### Exercise prompt:
Whatever appears in the records apart from pictures must be reproduced exactly.

Stored items:
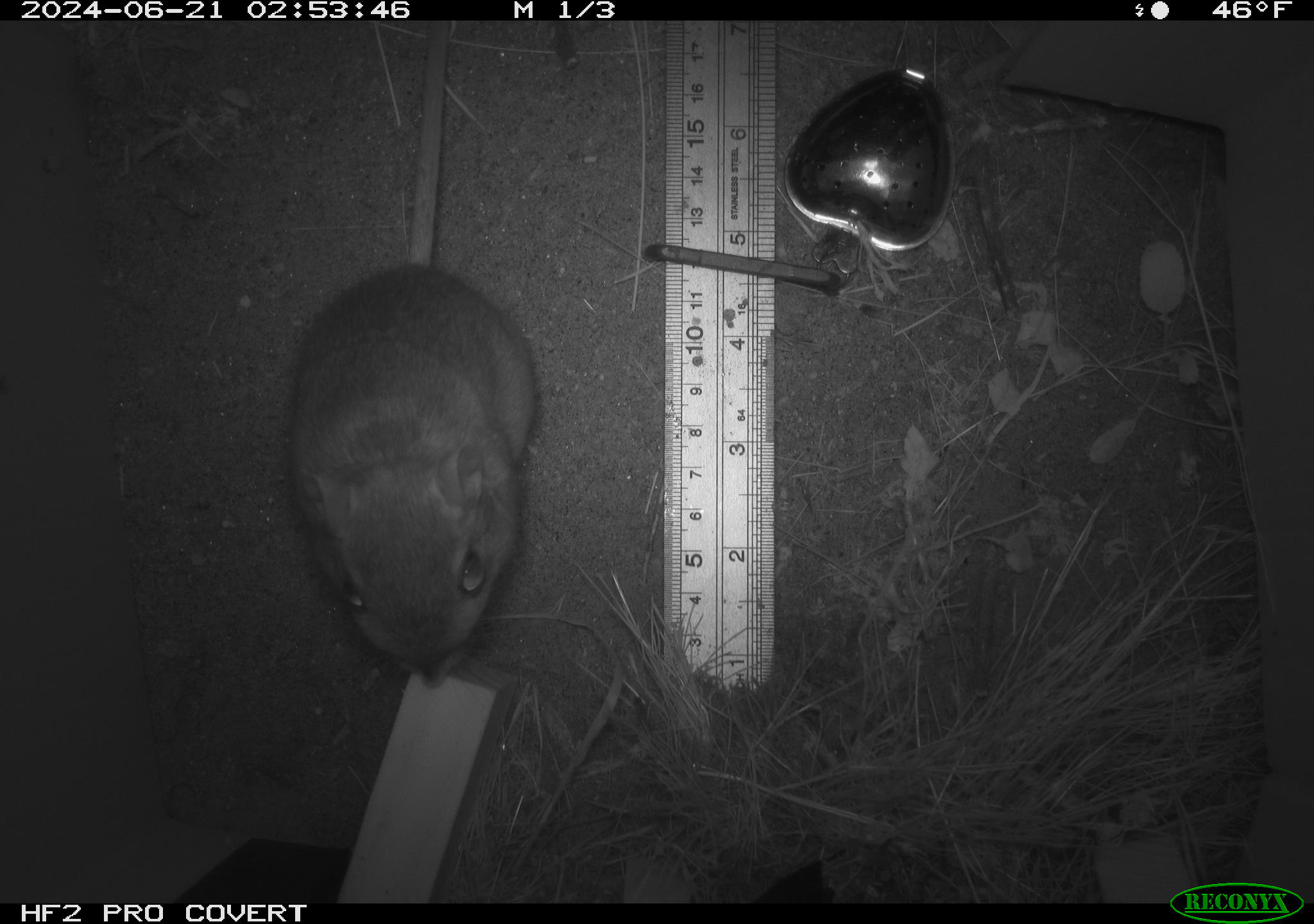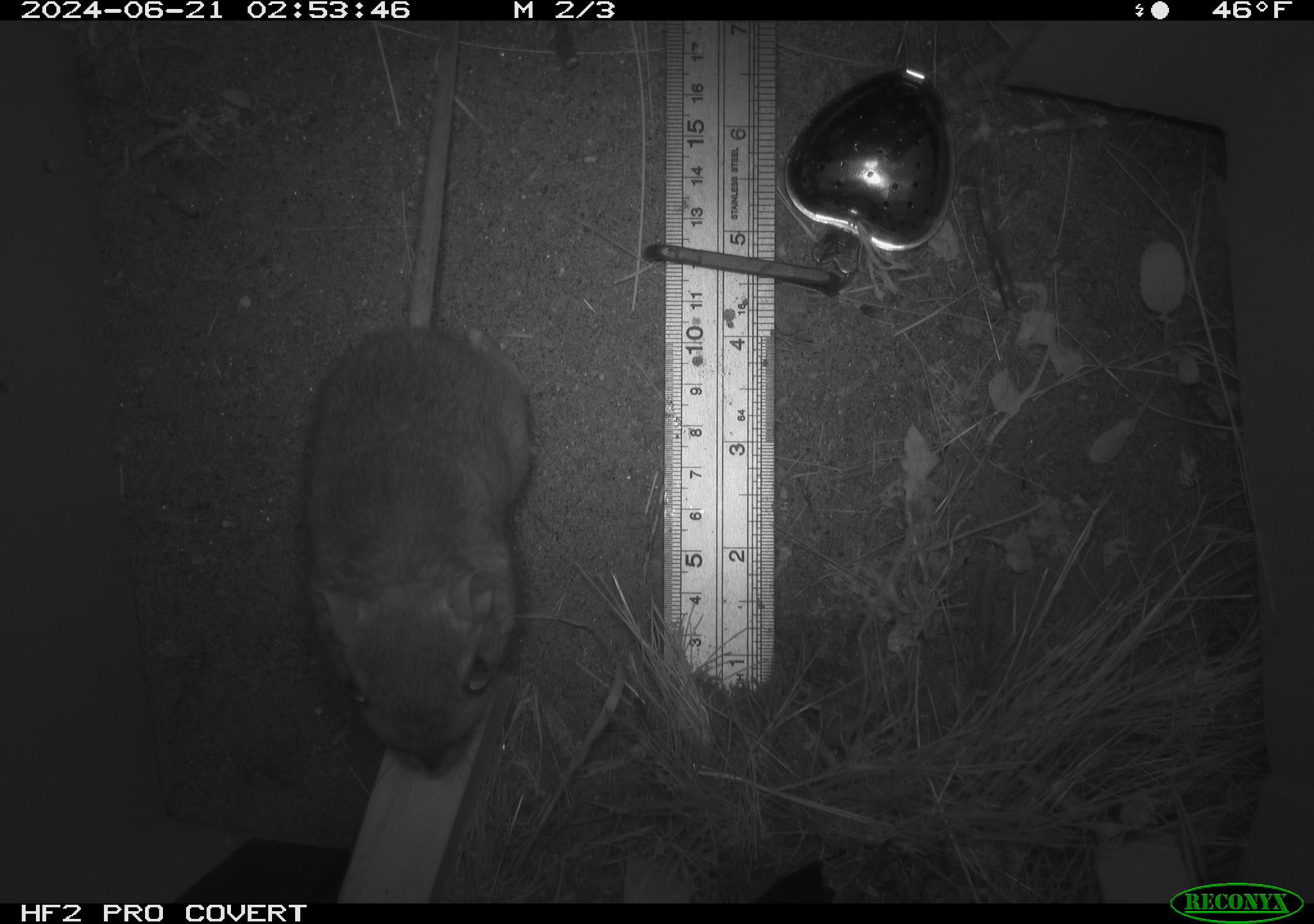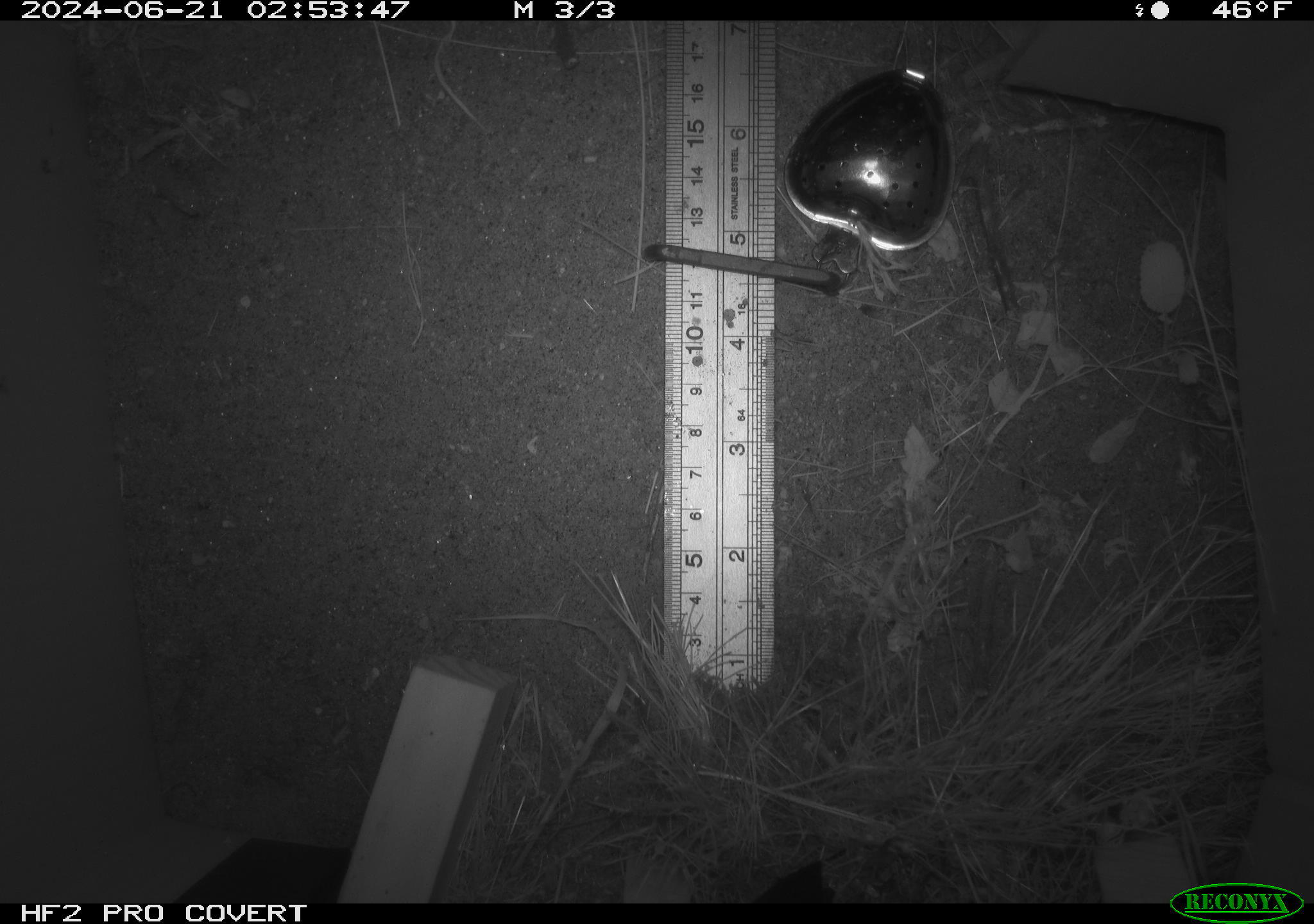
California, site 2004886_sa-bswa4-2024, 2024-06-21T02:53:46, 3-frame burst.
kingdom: Animalia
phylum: Chordata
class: Mammalia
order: Rodentia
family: Heteromyidae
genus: Dipodomys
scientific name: Dipodomys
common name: kangaroo rats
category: dipodomys species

### Solution to the problem:
California, site 2004886_sa-bswa4-2024, 2024-06-21T02:53:46, 3-frame burst.
kingdom: Animalia
phylum: Chordata
class: Mammalia
order: Rodentia
family: Heteromyidae
genus: Dipodomys
scientific name: Dipodomys
common name: kangaroo rats
category: dipodomys species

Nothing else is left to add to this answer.